**What you will do:** Rewrite the records from their first line through the line containing "594L374 616H411L419 609V587L404", putting "nucleus" wherever "cell" occurs and keeping everything else the same.

--- Begin Given data ---

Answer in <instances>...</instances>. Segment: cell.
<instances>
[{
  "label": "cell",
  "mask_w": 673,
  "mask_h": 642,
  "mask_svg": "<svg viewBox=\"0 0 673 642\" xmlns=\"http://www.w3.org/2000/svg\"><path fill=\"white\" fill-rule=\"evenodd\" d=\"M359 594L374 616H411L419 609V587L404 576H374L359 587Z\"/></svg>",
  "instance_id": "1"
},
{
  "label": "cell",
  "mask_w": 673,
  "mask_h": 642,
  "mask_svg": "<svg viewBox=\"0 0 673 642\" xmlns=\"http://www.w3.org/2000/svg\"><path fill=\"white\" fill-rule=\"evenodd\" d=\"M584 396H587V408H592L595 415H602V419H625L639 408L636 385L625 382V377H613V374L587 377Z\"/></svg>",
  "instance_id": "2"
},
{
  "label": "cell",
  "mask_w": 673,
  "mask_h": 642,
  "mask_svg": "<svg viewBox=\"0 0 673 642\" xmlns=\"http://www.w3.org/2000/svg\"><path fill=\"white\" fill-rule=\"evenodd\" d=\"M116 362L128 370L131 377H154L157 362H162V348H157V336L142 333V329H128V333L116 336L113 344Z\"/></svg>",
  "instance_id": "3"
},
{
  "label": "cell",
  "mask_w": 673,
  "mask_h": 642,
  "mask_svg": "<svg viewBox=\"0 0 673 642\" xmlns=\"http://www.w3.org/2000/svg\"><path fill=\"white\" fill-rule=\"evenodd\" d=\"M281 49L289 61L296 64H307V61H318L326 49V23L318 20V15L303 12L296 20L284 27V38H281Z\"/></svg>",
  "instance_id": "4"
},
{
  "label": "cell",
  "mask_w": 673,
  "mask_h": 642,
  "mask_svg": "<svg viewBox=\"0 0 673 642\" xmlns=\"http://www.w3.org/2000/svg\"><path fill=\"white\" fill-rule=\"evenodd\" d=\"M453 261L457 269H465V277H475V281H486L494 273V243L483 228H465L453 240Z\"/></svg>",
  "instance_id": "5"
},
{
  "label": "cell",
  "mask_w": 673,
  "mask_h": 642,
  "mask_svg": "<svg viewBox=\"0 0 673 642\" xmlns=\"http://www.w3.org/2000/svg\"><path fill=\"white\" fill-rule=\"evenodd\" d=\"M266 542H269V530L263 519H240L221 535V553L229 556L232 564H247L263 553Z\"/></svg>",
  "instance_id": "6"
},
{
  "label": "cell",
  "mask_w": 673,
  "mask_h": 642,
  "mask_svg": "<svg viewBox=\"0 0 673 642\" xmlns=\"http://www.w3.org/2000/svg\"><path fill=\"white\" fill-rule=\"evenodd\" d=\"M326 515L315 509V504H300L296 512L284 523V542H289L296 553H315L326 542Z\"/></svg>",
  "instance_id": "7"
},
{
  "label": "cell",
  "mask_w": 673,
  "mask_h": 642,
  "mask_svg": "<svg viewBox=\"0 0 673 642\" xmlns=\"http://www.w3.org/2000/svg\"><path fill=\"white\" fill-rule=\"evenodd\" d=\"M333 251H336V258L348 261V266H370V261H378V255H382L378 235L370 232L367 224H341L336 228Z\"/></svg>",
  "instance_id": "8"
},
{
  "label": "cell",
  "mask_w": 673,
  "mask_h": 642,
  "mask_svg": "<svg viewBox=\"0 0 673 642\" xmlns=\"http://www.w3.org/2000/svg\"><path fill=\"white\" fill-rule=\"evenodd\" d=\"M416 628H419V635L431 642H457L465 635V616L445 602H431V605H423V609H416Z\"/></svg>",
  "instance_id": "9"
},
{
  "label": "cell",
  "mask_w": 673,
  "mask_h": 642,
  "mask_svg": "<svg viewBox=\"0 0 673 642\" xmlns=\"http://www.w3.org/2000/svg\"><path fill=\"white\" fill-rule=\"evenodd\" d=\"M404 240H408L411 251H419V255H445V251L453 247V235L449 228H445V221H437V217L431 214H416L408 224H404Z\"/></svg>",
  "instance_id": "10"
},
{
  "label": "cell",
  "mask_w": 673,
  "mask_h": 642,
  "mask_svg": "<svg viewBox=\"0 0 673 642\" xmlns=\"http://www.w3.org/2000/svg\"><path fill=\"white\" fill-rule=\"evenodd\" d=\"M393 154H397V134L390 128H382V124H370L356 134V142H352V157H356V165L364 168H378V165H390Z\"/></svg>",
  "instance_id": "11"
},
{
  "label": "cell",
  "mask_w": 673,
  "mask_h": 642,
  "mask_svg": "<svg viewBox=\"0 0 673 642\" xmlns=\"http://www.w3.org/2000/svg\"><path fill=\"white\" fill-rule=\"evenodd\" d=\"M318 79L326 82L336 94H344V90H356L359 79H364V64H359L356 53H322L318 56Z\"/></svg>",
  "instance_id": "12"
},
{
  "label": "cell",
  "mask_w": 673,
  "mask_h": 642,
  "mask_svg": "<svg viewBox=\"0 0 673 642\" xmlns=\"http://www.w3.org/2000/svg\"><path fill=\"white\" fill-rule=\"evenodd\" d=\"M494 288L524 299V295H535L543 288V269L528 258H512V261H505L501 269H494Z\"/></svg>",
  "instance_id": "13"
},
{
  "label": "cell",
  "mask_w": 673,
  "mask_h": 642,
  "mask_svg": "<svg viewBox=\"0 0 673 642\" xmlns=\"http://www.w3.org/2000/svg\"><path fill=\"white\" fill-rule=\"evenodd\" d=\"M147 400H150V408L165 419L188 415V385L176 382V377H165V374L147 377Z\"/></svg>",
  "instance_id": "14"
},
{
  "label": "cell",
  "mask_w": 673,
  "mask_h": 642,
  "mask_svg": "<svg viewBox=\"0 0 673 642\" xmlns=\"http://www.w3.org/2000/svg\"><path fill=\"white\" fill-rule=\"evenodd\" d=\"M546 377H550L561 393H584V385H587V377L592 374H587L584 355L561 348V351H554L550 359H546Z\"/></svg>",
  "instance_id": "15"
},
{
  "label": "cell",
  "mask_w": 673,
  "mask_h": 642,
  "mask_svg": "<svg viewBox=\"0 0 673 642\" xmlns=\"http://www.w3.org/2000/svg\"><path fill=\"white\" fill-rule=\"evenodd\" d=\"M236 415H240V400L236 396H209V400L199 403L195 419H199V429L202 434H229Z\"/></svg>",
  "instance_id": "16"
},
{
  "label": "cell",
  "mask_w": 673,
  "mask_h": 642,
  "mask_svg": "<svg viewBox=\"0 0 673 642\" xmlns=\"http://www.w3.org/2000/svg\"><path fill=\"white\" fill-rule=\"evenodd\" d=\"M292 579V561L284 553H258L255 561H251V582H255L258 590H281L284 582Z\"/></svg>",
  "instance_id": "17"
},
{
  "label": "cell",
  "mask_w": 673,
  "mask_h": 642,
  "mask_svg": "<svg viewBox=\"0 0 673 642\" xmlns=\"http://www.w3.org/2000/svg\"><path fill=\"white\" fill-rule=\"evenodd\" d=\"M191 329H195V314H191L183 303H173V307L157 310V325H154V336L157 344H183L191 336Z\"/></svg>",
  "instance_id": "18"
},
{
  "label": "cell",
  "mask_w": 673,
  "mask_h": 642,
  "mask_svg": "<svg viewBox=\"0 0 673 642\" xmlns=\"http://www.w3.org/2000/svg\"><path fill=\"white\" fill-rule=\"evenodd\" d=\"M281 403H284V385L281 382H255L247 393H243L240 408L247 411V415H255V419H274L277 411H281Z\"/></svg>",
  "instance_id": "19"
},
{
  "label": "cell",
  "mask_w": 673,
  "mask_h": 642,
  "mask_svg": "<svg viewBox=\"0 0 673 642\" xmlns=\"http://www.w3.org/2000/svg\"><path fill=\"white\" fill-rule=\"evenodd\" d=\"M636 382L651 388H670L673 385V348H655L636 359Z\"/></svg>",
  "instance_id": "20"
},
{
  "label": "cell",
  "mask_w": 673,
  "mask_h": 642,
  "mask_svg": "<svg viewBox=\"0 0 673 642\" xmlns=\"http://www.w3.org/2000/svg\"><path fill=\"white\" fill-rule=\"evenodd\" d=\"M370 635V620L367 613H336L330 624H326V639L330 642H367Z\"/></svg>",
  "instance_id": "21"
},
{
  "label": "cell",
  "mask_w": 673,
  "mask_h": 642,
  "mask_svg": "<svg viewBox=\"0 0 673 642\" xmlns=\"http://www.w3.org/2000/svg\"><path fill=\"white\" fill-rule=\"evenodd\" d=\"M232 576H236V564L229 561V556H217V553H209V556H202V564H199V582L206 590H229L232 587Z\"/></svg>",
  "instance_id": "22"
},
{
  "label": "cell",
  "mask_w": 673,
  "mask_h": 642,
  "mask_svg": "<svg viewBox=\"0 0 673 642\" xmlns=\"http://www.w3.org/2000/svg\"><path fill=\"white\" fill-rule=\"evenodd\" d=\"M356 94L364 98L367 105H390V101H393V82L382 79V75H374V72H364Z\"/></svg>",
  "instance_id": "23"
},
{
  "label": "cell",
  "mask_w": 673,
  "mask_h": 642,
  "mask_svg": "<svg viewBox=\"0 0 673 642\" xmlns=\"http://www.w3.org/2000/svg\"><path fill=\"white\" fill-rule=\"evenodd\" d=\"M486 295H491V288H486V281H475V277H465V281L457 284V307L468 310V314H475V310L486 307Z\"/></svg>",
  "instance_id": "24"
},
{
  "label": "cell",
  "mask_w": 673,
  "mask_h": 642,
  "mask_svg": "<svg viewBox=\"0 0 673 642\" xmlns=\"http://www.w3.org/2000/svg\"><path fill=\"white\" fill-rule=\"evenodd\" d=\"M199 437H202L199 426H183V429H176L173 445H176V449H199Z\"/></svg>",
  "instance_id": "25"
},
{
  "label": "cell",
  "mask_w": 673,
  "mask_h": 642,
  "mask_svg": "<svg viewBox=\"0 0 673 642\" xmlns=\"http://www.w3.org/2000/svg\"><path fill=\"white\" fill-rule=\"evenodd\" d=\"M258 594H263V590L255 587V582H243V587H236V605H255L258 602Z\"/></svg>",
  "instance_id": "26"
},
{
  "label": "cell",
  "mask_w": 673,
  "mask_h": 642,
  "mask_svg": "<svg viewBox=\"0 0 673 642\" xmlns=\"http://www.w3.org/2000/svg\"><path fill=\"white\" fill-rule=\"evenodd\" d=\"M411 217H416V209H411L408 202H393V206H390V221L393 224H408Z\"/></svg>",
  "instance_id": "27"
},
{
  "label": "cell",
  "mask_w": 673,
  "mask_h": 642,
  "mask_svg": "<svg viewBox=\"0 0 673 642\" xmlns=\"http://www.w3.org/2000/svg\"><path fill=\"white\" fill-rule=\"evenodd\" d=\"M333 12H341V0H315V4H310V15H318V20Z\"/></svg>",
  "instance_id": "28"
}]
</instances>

--- End Given data ---

**The answer:**
Answer in <instances>...</instances>. Segment: nucleus.
<instances>
[{
  "label": "nucleus",
  "mask_w": 673,
  "mask_h": 642,
  "mask_svg": "<svg viewBox=\"0 0 673 642\" xmlns=\"http://www.w3.org/2000/svg\"><path fill=\"white\" fill-rule=\"evenodd\" d=\"M359 594L374 616H411L419 609V587L404 576H374L359 587Z\"/></svg>",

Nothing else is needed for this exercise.